Uğur isterik bir şekilde soruyordu. Erhan kendisine o kadar kızmıştı ki... Kocasının acısını unutamadığı bu kadar belliyken jandarma baskını dinletilir miydi? Erhan onun sakinleşmesini beklemeden İbrahim'i yeniden aradı. Hoparlöre vermeden sesi sordu. “İbrahim, Uğur Hanım çok merak etti askerlerden yaralanan var mı?”

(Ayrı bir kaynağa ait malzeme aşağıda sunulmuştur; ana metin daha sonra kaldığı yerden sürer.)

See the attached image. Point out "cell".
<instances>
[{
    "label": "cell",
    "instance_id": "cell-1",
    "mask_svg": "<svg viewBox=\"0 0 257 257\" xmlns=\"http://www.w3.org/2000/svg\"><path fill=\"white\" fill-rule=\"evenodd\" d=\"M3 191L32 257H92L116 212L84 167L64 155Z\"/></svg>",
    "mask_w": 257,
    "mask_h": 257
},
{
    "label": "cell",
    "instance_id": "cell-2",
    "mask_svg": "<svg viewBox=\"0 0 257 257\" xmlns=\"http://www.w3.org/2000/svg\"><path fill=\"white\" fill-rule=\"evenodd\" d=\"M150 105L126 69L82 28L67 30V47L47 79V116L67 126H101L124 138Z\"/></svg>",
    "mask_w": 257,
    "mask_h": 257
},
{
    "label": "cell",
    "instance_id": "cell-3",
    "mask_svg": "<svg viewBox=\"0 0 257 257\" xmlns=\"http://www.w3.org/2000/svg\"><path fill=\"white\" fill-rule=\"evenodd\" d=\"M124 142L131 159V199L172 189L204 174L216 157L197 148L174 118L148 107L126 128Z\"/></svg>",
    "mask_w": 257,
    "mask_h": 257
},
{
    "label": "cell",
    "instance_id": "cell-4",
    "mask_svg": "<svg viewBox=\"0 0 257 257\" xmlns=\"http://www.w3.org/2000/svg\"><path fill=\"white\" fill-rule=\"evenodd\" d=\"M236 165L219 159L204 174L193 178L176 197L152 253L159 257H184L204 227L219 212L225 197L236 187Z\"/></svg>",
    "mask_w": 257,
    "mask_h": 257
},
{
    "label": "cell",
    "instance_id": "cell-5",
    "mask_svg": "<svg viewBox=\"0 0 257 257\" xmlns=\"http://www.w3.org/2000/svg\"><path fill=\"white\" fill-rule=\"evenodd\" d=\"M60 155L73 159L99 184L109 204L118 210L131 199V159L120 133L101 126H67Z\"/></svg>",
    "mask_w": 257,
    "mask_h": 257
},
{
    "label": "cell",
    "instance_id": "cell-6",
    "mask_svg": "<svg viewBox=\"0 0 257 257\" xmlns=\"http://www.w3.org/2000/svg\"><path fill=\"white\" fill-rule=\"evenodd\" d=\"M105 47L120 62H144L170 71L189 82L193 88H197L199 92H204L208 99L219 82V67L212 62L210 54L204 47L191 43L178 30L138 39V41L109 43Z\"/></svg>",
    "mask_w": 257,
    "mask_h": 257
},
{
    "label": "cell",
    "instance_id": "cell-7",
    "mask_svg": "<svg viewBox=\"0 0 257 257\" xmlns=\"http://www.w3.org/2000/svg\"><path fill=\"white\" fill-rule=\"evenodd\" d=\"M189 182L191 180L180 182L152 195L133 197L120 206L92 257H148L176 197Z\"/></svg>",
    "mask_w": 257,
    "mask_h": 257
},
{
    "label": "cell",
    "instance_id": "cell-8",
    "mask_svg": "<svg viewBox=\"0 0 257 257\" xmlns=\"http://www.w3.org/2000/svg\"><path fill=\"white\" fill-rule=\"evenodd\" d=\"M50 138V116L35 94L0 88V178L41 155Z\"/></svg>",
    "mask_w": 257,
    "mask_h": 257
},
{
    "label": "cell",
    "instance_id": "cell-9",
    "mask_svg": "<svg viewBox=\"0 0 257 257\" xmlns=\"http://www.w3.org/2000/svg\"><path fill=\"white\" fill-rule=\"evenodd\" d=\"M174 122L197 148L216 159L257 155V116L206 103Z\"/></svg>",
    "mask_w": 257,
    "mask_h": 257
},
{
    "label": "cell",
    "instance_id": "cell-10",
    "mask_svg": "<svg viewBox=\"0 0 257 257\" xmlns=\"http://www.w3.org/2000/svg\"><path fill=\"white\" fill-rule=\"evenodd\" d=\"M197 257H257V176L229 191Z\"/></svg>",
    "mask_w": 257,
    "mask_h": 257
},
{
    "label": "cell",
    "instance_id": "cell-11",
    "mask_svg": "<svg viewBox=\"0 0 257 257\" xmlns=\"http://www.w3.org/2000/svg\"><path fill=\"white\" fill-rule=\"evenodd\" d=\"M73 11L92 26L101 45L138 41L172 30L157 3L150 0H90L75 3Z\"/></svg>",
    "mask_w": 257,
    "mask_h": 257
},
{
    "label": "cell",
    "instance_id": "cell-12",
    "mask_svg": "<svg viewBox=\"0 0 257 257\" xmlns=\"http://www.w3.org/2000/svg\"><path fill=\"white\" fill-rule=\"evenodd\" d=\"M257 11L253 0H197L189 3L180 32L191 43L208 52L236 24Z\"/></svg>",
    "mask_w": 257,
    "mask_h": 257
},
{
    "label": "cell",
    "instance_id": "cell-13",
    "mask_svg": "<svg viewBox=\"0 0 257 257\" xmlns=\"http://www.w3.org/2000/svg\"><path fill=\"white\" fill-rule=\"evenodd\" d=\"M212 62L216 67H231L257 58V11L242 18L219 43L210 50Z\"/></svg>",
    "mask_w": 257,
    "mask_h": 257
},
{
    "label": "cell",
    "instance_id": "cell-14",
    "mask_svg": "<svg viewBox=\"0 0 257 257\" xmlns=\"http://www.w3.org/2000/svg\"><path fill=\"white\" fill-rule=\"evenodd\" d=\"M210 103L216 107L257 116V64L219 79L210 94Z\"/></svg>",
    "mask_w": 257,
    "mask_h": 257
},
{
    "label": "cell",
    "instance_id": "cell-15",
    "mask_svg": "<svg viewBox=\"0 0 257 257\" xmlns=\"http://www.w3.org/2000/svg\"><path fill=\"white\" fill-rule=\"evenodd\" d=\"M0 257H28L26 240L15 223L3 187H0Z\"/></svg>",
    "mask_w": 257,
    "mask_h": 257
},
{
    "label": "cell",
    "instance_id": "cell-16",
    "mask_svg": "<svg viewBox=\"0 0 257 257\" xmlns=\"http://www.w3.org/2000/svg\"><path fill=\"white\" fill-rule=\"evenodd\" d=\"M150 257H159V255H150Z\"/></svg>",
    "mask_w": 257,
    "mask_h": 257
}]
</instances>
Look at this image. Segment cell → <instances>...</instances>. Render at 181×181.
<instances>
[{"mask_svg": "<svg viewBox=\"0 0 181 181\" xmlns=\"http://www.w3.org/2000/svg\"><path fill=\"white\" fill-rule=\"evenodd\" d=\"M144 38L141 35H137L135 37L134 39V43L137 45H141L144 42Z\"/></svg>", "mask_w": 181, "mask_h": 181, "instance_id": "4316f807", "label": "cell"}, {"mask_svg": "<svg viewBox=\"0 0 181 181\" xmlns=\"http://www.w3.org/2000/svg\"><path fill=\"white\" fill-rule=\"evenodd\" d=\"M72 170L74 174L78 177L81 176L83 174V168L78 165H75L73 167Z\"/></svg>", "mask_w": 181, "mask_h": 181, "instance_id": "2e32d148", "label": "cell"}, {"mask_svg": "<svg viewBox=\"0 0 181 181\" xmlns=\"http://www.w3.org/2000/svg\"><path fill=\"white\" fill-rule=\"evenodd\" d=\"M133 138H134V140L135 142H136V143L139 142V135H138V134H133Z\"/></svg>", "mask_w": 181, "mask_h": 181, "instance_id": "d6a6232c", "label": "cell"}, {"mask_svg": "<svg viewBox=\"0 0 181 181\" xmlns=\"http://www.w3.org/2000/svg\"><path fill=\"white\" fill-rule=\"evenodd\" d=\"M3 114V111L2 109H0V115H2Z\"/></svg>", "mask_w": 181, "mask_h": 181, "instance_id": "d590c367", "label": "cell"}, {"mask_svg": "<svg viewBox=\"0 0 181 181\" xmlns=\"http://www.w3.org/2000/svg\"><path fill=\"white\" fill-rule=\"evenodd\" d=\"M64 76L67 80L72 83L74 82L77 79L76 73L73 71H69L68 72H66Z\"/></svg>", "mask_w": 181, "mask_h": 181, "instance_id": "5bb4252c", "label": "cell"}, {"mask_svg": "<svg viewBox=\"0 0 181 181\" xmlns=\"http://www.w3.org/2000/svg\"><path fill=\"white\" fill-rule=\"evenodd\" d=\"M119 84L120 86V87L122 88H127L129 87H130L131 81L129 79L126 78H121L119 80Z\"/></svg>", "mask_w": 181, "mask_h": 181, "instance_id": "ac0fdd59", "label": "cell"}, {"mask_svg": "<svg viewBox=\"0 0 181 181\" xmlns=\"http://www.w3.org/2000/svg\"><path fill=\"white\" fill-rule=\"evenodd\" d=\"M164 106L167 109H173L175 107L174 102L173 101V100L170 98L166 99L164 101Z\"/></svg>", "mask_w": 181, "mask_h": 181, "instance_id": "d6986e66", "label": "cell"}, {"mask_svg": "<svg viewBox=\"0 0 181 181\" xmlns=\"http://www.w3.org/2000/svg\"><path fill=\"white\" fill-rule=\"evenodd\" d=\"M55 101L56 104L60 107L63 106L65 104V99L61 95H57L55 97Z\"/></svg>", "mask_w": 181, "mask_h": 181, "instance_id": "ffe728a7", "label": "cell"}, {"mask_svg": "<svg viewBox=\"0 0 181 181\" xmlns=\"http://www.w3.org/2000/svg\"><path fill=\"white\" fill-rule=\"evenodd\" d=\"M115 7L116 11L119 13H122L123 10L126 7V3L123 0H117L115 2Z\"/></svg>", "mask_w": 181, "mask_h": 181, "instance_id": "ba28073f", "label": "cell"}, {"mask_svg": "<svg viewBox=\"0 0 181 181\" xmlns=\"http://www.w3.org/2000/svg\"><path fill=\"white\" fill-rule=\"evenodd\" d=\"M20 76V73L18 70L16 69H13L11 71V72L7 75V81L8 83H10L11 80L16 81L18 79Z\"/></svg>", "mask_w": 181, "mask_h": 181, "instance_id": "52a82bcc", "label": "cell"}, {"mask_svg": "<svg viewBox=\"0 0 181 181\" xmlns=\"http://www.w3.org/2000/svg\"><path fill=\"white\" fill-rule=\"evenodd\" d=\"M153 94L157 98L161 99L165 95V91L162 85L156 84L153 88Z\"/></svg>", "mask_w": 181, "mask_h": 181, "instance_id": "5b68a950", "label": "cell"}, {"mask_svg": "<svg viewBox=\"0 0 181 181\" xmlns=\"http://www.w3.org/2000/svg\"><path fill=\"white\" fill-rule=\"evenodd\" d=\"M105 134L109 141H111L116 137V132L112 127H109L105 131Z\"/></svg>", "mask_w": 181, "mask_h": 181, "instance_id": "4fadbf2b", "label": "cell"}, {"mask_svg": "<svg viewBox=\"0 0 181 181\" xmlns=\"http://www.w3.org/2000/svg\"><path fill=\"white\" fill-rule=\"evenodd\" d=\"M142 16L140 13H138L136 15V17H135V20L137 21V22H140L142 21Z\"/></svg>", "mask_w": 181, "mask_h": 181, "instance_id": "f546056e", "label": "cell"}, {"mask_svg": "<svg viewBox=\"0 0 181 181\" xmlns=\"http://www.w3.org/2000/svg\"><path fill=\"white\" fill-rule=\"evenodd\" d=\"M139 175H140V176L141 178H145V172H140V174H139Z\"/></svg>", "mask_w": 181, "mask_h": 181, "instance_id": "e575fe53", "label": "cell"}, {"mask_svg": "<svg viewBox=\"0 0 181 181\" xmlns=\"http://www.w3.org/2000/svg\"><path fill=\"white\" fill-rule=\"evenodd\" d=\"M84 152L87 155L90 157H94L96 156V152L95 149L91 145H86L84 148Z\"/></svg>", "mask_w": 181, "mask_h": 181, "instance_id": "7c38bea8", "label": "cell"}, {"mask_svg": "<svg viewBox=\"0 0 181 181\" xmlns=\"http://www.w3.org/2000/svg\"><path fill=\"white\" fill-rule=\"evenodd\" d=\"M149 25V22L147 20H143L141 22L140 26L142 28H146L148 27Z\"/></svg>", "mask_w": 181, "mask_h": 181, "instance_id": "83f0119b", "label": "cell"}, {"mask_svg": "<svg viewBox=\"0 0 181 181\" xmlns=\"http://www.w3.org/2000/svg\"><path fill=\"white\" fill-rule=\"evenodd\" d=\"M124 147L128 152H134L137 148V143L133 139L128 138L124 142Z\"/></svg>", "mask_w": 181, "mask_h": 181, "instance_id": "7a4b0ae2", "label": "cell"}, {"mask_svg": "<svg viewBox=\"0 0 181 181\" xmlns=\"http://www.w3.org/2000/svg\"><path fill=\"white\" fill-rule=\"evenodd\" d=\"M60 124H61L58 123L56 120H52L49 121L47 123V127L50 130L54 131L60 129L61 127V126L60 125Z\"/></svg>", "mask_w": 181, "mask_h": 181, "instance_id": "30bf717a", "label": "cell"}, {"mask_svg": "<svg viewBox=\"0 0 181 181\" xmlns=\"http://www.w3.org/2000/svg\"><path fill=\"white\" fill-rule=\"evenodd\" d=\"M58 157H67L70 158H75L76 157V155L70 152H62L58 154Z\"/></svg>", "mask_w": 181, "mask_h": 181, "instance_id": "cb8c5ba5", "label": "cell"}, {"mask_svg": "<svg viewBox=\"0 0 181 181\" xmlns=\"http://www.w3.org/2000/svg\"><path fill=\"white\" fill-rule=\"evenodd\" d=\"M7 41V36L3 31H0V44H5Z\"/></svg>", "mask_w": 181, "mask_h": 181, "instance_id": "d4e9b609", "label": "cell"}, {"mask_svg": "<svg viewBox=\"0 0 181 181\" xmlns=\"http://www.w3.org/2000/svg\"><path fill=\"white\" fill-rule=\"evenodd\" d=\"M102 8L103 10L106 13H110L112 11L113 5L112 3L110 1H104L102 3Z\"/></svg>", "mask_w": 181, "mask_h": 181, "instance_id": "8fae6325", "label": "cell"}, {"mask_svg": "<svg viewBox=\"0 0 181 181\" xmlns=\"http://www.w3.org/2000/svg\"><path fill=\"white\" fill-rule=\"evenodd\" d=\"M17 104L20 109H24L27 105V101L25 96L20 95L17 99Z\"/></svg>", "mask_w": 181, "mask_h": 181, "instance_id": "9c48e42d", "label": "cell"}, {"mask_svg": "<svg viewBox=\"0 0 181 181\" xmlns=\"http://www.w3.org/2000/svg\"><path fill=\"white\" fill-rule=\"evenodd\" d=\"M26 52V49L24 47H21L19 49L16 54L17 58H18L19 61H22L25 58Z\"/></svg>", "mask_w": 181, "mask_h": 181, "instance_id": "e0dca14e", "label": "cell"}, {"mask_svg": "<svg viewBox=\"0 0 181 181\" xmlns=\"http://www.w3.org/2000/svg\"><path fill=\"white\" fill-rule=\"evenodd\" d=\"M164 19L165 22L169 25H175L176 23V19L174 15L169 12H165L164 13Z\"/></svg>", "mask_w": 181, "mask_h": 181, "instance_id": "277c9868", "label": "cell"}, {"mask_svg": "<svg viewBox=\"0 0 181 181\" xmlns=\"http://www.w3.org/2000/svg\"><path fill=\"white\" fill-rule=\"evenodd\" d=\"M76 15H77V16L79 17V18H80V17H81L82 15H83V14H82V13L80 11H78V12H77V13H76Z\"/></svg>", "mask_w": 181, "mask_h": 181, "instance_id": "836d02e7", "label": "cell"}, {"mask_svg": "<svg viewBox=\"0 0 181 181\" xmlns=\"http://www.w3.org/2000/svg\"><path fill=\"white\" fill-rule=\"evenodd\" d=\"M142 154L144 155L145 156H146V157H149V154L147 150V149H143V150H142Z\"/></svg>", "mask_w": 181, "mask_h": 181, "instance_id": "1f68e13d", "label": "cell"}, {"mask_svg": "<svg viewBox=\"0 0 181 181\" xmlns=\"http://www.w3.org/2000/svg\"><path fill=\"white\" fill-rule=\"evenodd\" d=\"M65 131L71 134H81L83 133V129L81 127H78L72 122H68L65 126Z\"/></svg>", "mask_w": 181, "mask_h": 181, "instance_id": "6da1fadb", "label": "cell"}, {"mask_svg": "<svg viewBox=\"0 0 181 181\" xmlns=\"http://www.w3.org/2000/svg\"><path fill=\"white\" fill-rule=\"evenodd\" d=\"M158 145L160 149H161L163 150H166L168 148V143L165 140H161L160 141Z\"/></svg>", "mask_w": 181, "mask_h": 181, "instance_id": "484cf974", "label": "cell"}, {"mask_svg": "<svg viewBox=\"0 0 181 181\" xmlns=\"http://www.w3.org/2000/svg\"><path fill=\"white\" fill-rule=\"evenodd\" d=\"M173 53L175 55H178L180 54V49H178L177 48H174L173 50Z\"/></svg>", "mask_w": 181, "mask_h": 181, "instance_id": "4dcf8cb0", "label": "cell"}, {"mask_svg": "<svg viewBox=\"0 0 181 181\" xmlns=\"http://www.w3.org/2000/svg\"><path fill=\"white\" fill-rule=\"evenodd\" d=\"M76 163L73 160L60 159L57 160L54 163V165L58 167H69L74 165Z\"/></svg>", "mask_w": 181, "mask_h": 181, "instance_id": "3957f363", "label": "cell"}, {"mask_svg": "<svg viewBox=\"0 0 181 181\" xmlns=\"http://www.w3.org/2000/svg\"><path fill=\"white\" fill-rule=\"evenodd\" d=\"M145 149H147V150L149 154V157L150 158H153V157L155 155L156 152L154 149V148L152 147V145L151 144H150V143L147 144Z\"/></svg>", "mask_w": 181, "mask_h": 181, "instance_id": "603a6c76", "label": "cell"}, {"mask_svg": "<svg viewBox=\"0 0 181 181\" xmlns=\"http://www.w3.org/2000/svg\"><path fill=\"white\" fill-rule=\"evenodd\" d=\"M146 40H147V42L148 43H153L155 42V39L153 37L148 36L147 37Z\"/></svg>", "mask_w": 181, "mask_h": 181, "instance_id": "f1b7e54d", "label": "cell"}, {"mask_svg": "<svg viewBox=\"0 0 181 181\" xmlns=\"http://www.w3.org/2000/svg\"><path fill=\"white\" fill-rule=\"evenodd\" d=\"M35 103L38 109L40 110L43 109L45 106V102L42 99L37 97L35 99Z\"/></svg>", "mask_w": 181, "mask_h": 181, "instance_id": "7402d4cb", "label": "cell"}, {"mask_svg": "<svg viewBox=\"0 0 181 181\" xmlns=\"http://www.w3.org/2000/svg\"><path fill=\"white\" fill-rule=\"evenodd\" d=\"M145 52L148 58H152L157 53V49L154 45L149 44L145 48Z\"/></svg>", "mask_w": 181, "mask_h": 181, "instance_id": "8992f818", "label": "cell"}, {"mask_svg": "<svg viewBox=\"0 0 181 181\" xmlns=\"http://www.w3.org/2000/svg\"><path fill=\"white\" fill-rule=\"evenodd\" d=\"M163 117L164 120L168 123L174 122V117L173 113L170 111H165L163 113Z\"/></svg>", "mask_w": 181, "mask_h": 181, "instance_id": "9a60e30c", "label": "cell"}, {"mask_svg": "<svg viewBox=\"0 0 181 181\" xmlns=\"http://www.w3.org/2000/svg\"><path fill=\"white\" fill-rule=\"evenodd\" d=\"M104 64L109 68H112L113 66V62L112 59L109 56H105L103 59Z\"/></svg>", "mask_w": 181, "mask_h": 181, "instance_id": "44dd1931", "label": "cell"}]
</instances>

“Hayır, hepsi sağ ve sağlıklı. Çok temiz bir baskın olmuş. Adamlar zaten yakın temasta dövüşmeyi bilmiyormuş. Biliyorsun hain pusular hazırlamayı bilirler ama dürüst dövüşü bilmezler.”

“Haklısın. Sevindim kimsenin burnunun kanamadığına.” Uğur'un rengi biraz daha iyiydi. Erhan, dudaklarını kıpırdatarak iyi olup olmadığını sordu. Uğur başı ile iyi olduğunu söyledi. Erhan tekrar telefona dönüp, “Celal'in ifadesi bitti mi? Onu arasam rahat konuşabilir mi?”

“Eve gittiler. Zaten az önce Zeycan da ağabeyi ile konuşup beni aramıştı. Ağabeyi dönmesini istemiş.”

“Sen ne zamana kadar oradasın? Dava ile ilgili pek iş kalmadı. Gerisi seni bağlamaz nasılsa.”

“Öyle. Ben artık mahkeme zamanı gelirim. Zaten çok uzun süre kaldım burada. Artık İstanbul'a gelsem iyi olacak.”

“Sen geldiğinde Zeycan dönmüş olmasın, ben Celal ile konuşurum. Onları ikna edersem biraz daha kalır bizde Zeycan.”

“Erhan... Teşekkür ederim.”

“Bilmem farkında mısın bu aralar karşılıklı çok teşekkür eder olduk. Bunu alışkanlık haline getirmeyelim.”

“Konu Zeycan ise ben teşekkürümü ederim. Senin için yaptıklarımı ödeşiriz nasılsa.”
Telefonda olduğu sürece gözleri ile Uğur'u izlemişti. Rengi yavaş yavaş normale dönmüştü. Kocasının ölümüne ait anılarının canlanması Erhan'ın çok canını sıkmıştı. Hatasını telafi etmek için ne yapacağını bilemiyordu.

“İyi misin?”

“İyiyim. Özür dilerim.”

“Asıl ben özür dilerim. Senin bu kadar etkileneceğini düşünemedim.”

“Bunlar iyi hallerim. Hani az önce terapiden bahsediyordun ya. Benim bu kadar dayanabilmem bile üç yılımı aldı. Senin askeriyeye bağlı olduğunu biliyorum ama ne ateş hattındasın ne de böyle bir tehliken var. Ama o askerler baskında ölebilirdi! İşte buna dayanamıyorum.”

“Uğur, anlatmak ister misin?”

“Hayır.”

Yanıt çok net olunca Erhan tekrar soramadı. Acısını anlattığında hafifleyeceğini söylemenin o an faydası yoktu. Kendi istediği zaman anlatmalıydı.

Uğur, bacaklarının titremesi geçince koltuktan kalktı. Erhan da ayağa kalkıp konuğunu uğurlamak için onu takip etti. Kapının ağzında duran Uğur, “Tekrar geçmiş olsun. Böyle sonuçlanması çok sevindirici. İyi geceler.” diyerek odadan çıktı. Erhan sadece teşekkür edebilmişti.